Heads Up Hold'em Solved? - Page 3 - Poker News

PartyGirlUK - Computing a perfect adversary to a bot isn't the same thing as computing a Nash equilibrium, and making a perfect adversary is way easier. We developed a technique in 2011 that takes in a strategy and returns the best counter-strategy for beating that strategy, and the expected value of using that counter-strategy. The counter-strategy isn't a Nash equilibrium, and in fact would probably lose horribly if used against any other player. These counter-strategies tend to be very brittle: they win as much as possible against one specific person, but can lose badly to even terrible other players.

Here's a link to the paper (link) describing how we do that computation. It doesn't take much memory, but it takes about 76 CPU-days to measure the exploitability of any one strategy. The "Math is not that important" thread I linked to in my first post goes into a lot more detail, if you're curious about more of the details.

Quote

10-09-2013 , 04:20 PM

#52

PartyGirlUK

Carpal \'Tunnel

Join Date: Nov 2004 Posts: 23,530

How much can you beat the strategy that beats your best strategy for 2bb/100 for?

Quote

10-09-2013 , 04:21 PM

#53

ohsosick

newbie

Join Date: Oct 2013 Posts: 45

When the next man versus Machine match is planned?
With the progress made recently in finding a nash in NLHU, I think a lot of people would like to see it.

Quote

10-09-2013 , 04:31 PM

#54

FullyCompletely

enthusiast

Join Date: Mar 2009 Posts: 64

PartyGirlUK - For that particular one, I'm not sure. We usually just keep the score that the best response would get and not the actual best response strategy, since it would take ~30TB to record it. But all of our earlier experience with other best response counter-strategies suggests that it would be beatable for thousands of mbb/g: multiple big blinds per game.

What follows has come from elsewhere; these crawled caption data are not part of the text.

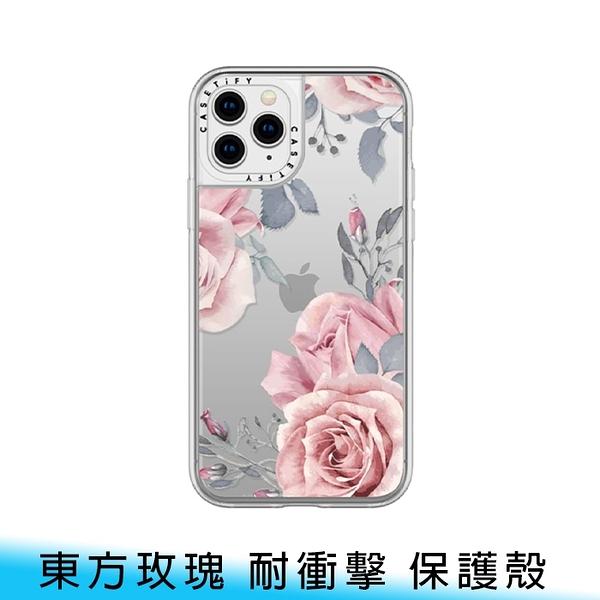 【妃航/免運】Casetify 東方玫瑰 iPhone 12/12 Pro 6.1吋 輕量級 耐衝擊 保護殼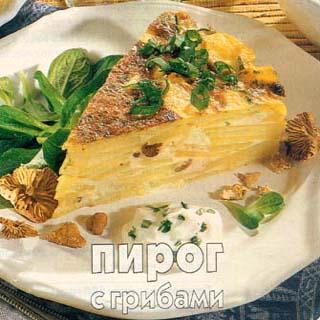http://prazdniky.narod.ru/Pirogi/photo79.jpg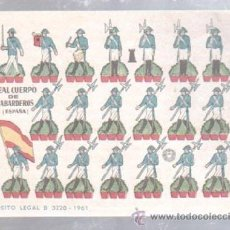 Coleccionismo Recortables: RECORTABLE BRUGUERA. REAL CUERPO DE ALABARDEROS (ESPAÑA). DEP.LEGAL 3220-1961. Lote 50098695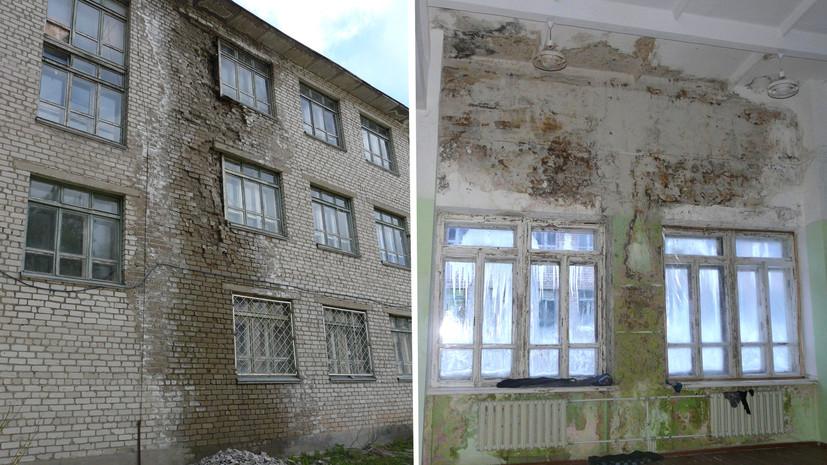 «Капитального ремонта не было никогда»: в Кировской области дети годами учатся в разваливающейся от сырости школе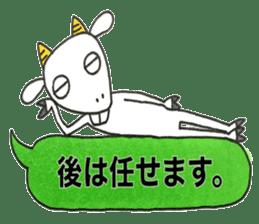 Favorite phrase of Yagiokun sticker #6998647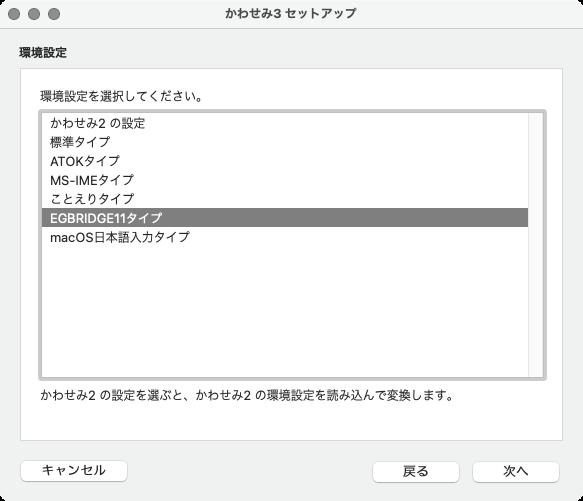「エルゴソフト」時代からのユーザーの私は「EGBRIDGE11タイプ」を選択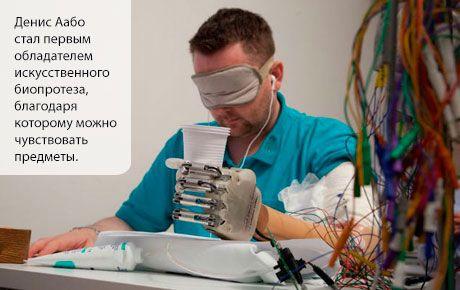 Ученые вживили искусственную руку, которая позволяет почувствовать предметы
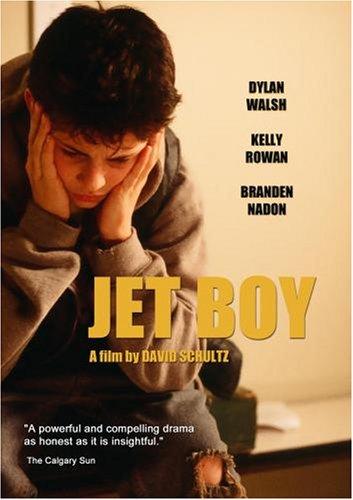 Заводной парень - Jet Boy
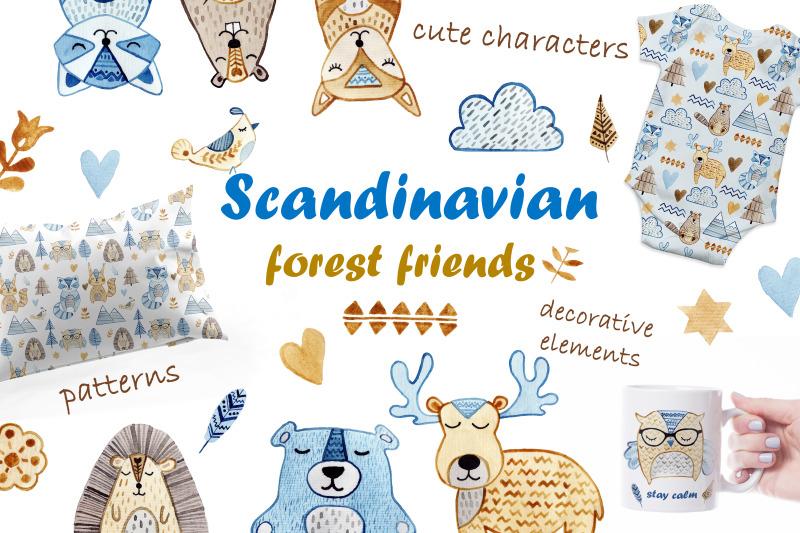 cute-watercolor-animals-in-scandinavian-style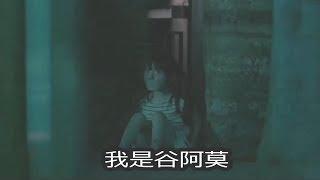 #519【谷阿莫】5分鐘看完2017真的好懸疑喔的電影《綁架者》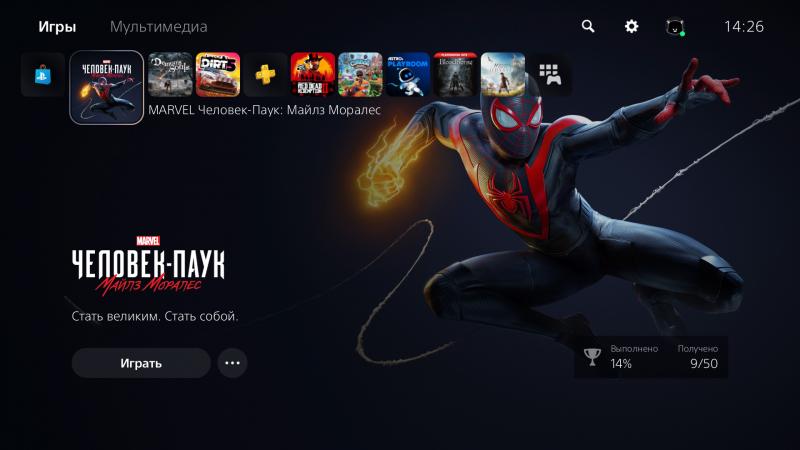Главный экран теперь стилизуется под выбранную игру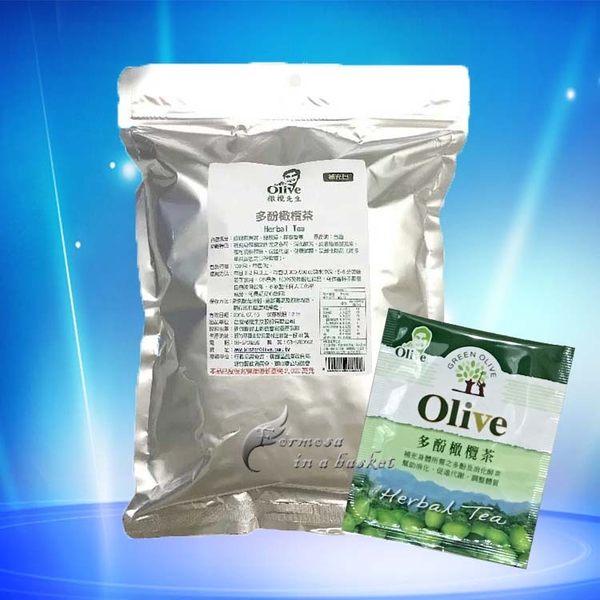 免運(超商取貨)多酚橄欖茶補充包---- 橄欖先生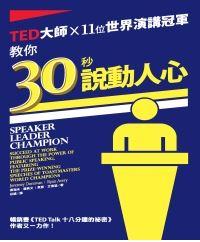 TED大師X11位世界演講冠軍教你30秒說動人心 / 傑瑞米.唐納文(Jeremey Donovan), 萊恩.艾佛瑞(Ryan Avery)著; 莊靖譯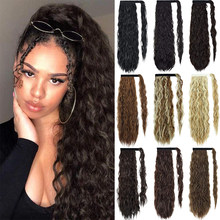 Corn Wavy Long Ponytail Synthetic Wigs For Black Hairpiece Wrap On Clip Ponytail Hair Extensions Ombre Brown Pony Tail Blonde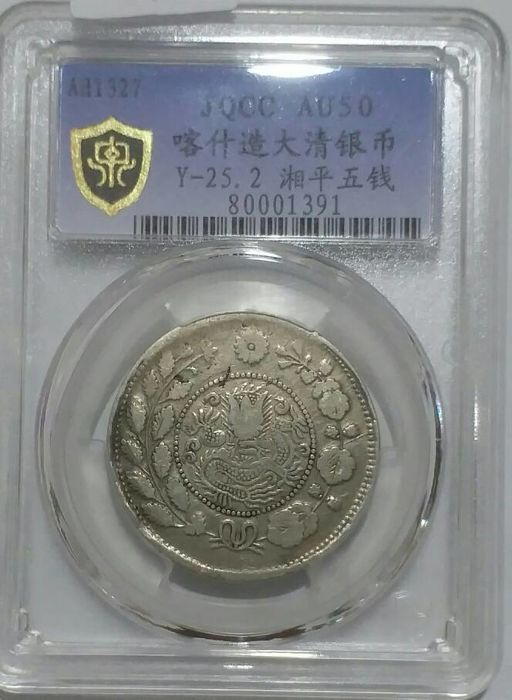 China, Sinkiang - 50 cents Qing Dynasty - silver
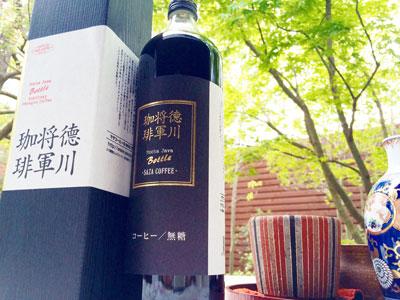 徳川将軍珈琲ボトル入無糖900ml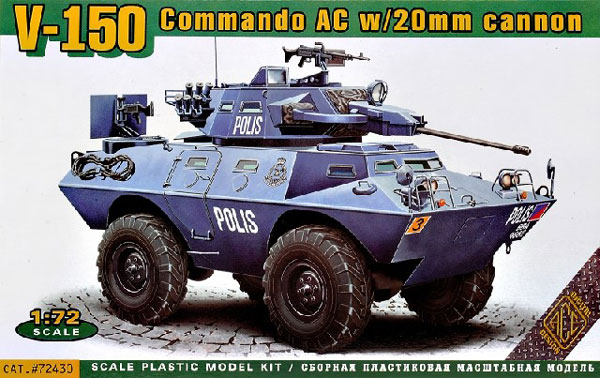 V150 Commando AC Armored Personnel Carrier w/20mm Gun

We have another branch of research that's aimed at making what we call robust counter-strategies: strategies that are almost as exploitive as a best response, but still not very exploitable, like a Nash equilibrium. It turns out that you can often get 80% or more of the best response's value while only opening up a small hole in your own strategy.

We can't compute those for the full unabstracted game the way we can do best responses, though - it'd be as hard as computing a Nash equilibrium.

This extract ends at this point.